Nous poursuivons cette semaine la présentation des débats entourant une éventuelle évolution de la législation concernant la fin de vie. Après l’avis du Conseil consultatif national d’éthique et celui de la Convention citoyenne, un rapport confié au Pr. Franck Chauvin est paru en décembre, portant sur les « soins d’accompagnement ». L’ambition de ce rapport est d’inscrire les soins palliatifs dans une démarche plus globale de soins d’accompagnement. Que faut-il entendre par là ? Elsa Walter, qui a elle-même une expérience personnelle de bénévole auprès de personnes en fin de vie, analyse ici l’ensemble de ce rapport, interroge ses propositions et la manière dont elles s’inscrivent dans le débat en cours sur la reconnaissance d’une aide active à mourir. Ce rapport met en valeur un ensemble d’initiatives qui, au-delà de la prise en charge médicale, permettent de garder sur le patient un regard humain, le considérant comme une personne, reconnue dans ses droits en tant que malade, mais aussi comme interlocutrice de l’ensemble de la société.

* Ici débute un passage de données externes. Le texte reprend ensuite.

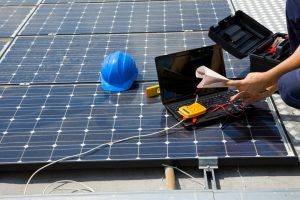 Conditions d’installation de panneaux solaire par Solaires Photovoltaïques à Le Gua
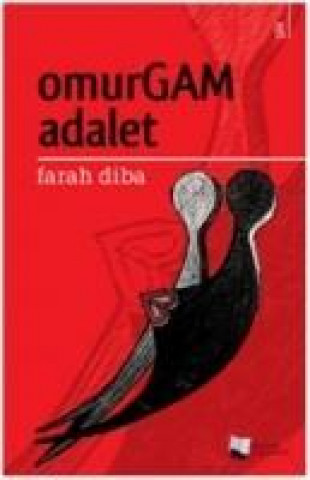 Kniha Omurgam Adalet Farah Diba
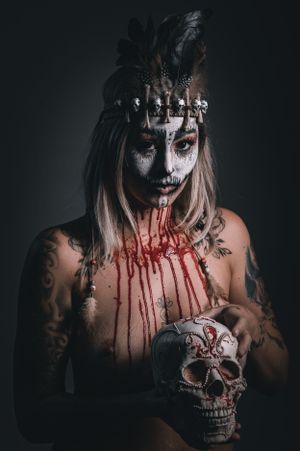 Your Secret Photography - Photography located in Bowling Green KY  and Nashville TN area - Boudoir - Artistic - Cosplay - Erotica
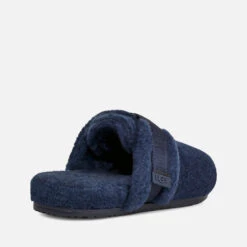 UGG Fluff It Wool And Sheepskin Slippers -Cheap Stepwise Footwear Store 13897565 8685005332435930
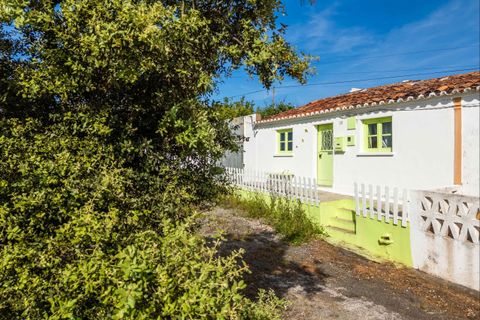 Villa i Ourique, Beja, Ourique - € 160.000 | Ref: SV2335a - foto 15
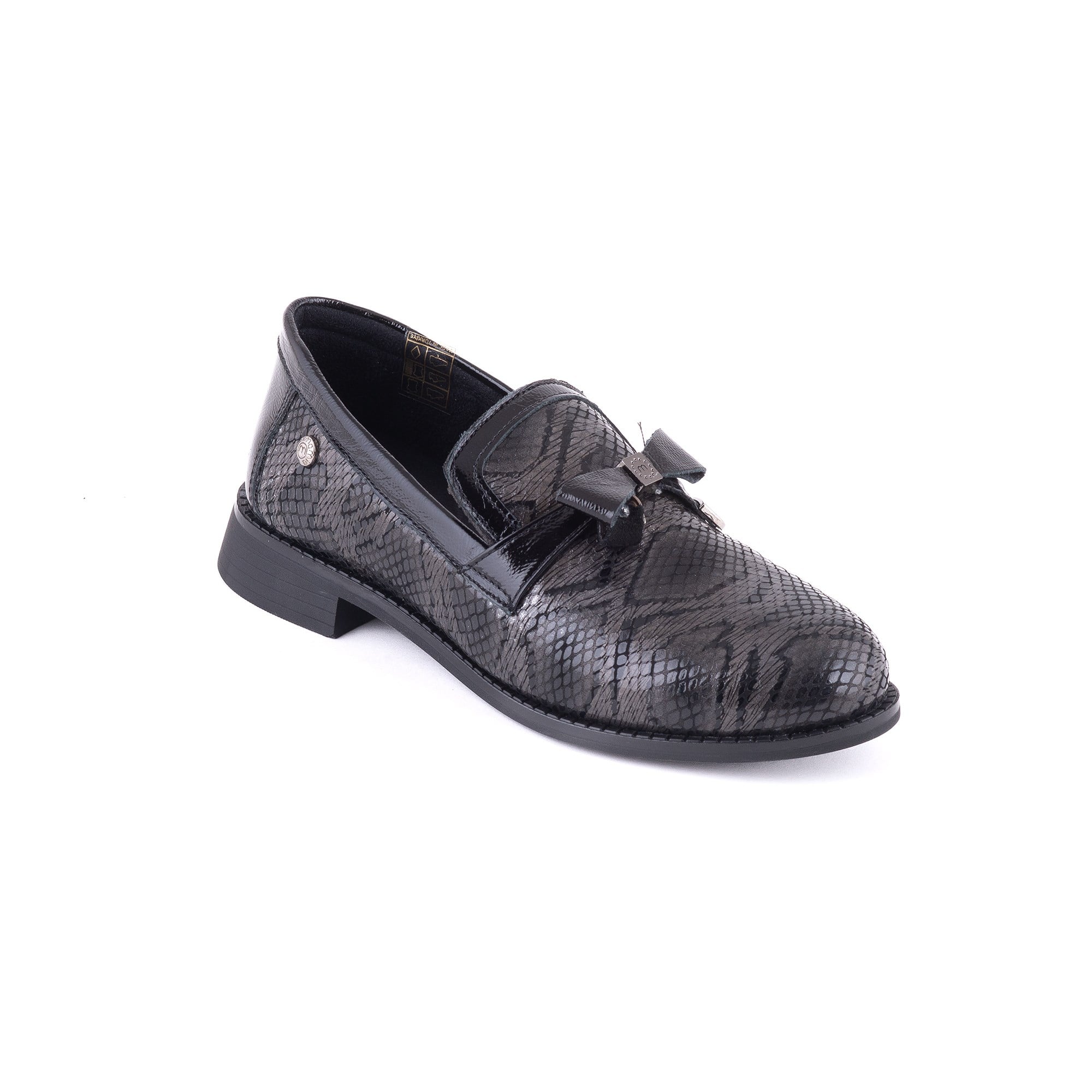 MAMMAMİA 3075  KADIN AYAKKABI-mam-k26-3075009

Le thème des nouveaux outils numériques s’enrichit aussi d’une nouvelle contribution portant sur les réseaux sociaux. C’est à peine si nous nous souvenons de la promesse originelle de ces nouveaux supports de communication : créer de nouveaux liens, communiquer et peut-être même mieux nous comprendre et nous rapprocher par le partage des opinions et la confrontation des points de vue. Progressivement, à mesure que les règles d’utilisation évoluaient, nous sommes devenus captifs des usages induits par leur configurations. En d’autres termes, nous nous adaptons à des manières de faire construites par les applications au lieu de les utiliser en fonction de nos propres besoins et de nos objectifs. Pour rester maîtres de nos usages, nous devons mieux comprendre le fonctionnement de ces outils et ce qu’ils font évoluer dans nos propres pratiques, nous expliquent ici deux spécialistes de sémiotique, Eric Bertin et Jean-Maxence Granier.

Un exemple désormais bien connu de l’impact de ces réseaux sociaux sur la vie politique concerne les Etats-Unis et l’ampleur de la désinformation qui se répand par leur intermédiaire. La campagne des primaires républicaines, qui vient de commencer, en témoigne encore, provoquant les plus vives inquiétudes sur une possible désignation de Donald Trump comme candidat du parti républicain. Pour prendre du recul par rapport à cette campagne des primaires, Pedro Soriano retrace ici les moments essentiels de la construction de l’identité du parti républicain. Comment ce parti originellement anti-esclavagiste, ancré dans l’électorat industriel du Nord, peut-il aujourd’hui représenter les Américains idéologiquement les plus éloignés de ses valeurs fondatrices ? Ce retour historique fait mesurer l’ampleur du bouleversement qu’a introduit Donald Trump dans la politique américaine. On peine aujourd’hui à voir sur quels ressorts, institutionnels ou civiques, la vie politique américaine pourrait s’appuyer pour résister à cette déstabilisation.